>> START Text to read

# What kind of Oil to use on 2010 GTI TSI motor?



## anonymous911 (Oct 19, 2009)

Hello all,
I am new to TSI motor. I have an 2010 GTI 6spd. I've owned an 2007 GTI with FSI motor and used Mobil 1 Syn 0W-30 every oil change.
So whats the best oil to use for the TSI motor?
Thanks


----------



## gtitdi (Sep 21, 2009)

*Re: What kind of Oil to use on 2010 GTI TSI motor? (anonymous911)*

I use Valvoline 5W40 which is synthetic on my TSi engine.


----------



## haxgti (May 20, 2009)

5w40 castrol syntec


----------



## fastgti69 (Apr 26, 2009)

mobile 1 synthetic. only.


----------



## anonymous911 (Oct 19, 2009)

*Re: (fastgti69)*


_Quote, originally posted by *fastgti69* »_mobile 1 synthetic. only.

0W-40?


----------



## tCboost60_1 (Feb 2, 2009)

id use OEM castrol synthetic or motul.


----------



## ccmnova (Aug 23, 2009)

*Re: (tCboost60_1)*

Make sure the oil meets the VW spec and save all receipts, etc.
I use Castrol 5W-40 since this is what my dealer will use for the 10K changes and I want to keep the same when I do every other change at 5K intervals.


----------



## lookin4trouble (Jun 14, 2008)

I use Castrol Euro Formula 0W-30. Check it out. Most all of the Pep Boys in the Philadelphia area carry it.


----------



## anonymous911 (Oct 19, 2009)

*Re: (tCboost60_1)*


_Quote, originally posted by *tCboost60_1* »_id use OEM castrol synthetic or motul.


you use 5w-40?
Im thinking of getting castrol syn 0w-40 or 5w-30 since it is german made with the real syn oil.


----------



## tCboost60_1 (Feb 2, 2009)

with motul id use 5w40 for the castrol syn id use what they have at the dealer cause its free and fully synthetic german made as you said, at the end of the day the difference is the placebo man. im not sure the exact weight but it may be 0w40


----------



## snobrdrdan (Sep 10, 2008)

*Re: (ccmnova)*


_Quote, originally posted by *ccmnova* »_Make sure the oil meets the VW spec and save all receipts, etc.

>> END Text to read
>> START Given data

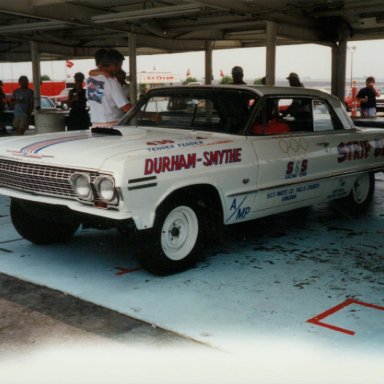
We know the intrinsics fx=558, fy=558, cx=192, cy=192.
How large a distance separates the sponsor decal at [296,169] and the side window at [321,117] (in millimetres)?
536

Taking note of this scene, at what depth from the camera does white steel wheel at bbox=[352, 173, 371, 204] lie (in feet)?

>> END Given data

Tasks for this exercise:
• A. In the GTI oil thread, what oil did the original poster use at every oil change in the 2007 GTI?
• B. Shorten the paragraph of the GTI oil thread that begins "with motul id use 5w40" into a brief list that keeps its main facts.
• C. Write what comes next in the GTI oil thread, picking up after its final post.

Responses by task:
• A. Mobil 1 Syn 0W-30.

• B.
- With Motul, use 5W-40.
- With Castrol synthetic, use what the dealer has, because it is free and is fully synthetic and German-made.
- In the end, the difference between oils is a placebo.
- The exact weight of the dealer's oil is uncertain but may be 0W-40.

• C.
I use Castrol 5W-40 since this is what my dealer will use for the 10K changes and I want to keep the same when I do every other change at 5K intervals.

x2
List of VW "approved" oils:
http://www.vw.com/myvw/yourcar...s.pdf

I was considering changing out to Total 5W-40, but since I have the "free maintenance" and the dealer is gonna put in Castrol 5W-40 anyways....didn't seem worth it to change it up


----------



## anonymous911 (Oct 19, 2009)

*Re: (snobrdrdan)*


_Quote, originally posted by *snobrdrdan* »_
x2
List of VW "approved" oils:
http://www.vw.com/myvw/yourcar...s.pdf

I was considering changing out to Total 5W-40, but since I have the "free maintenance" and the dealer is gonna put in Castrol 5W-40 anyways....didn't seem worth it to change it up

Right now, Im leaning onto Castrol Syn 5W-40 or 0W-30 or Mobile One Syn 0W-30. 
Just want to pick the right oil so the car will run perfectly and last longer. I've used 0w-40 Mobil One Syn since my 2002 GTI 1.8T. No problems so far. so i would like to try Castrol since it has the real German made syn oil,


----------



## anonymous911 (Oct 19, 2009)

*Re: (anonymous911)*

Ok, i checked ecstuning and they dont have oil filter for 2010 GTI yet.
Anyone here have part number for the oil filter? Will it be the same as the 2010 GTI oil filter? Ill check for the oil filter # today.


----------



## ViRtUaLheretic (Aug 17, 2008)

*Re: (anonymous911)*

AFAIK as long as it is a TSI motor the oil filter is the same.


----------



## anonymous911 (Oct 19, 2009)

*Re: (ViRtUaLheretic)*

you change oil every 10k miles by letting VW changing the oil?? 
10k seems too long but it will be fine, right?


----------



## lookin4trouble (Jun 14, 2008)

*Re: (anonymous911)*


_Quote, originally posted by *anonymous911* »_Right now, Im leaning onto Castrol Syn 5W-40 or 0W-30

The Castrol Syn 5W-40 sold in the states is not Euro spec (although it does technically meet 502 standards).


----------



## fastgti69 (Apr 26, 2009)

5w-30 mobile 1 synthetic.


----------



## EODTEK (Dec 7, 2005)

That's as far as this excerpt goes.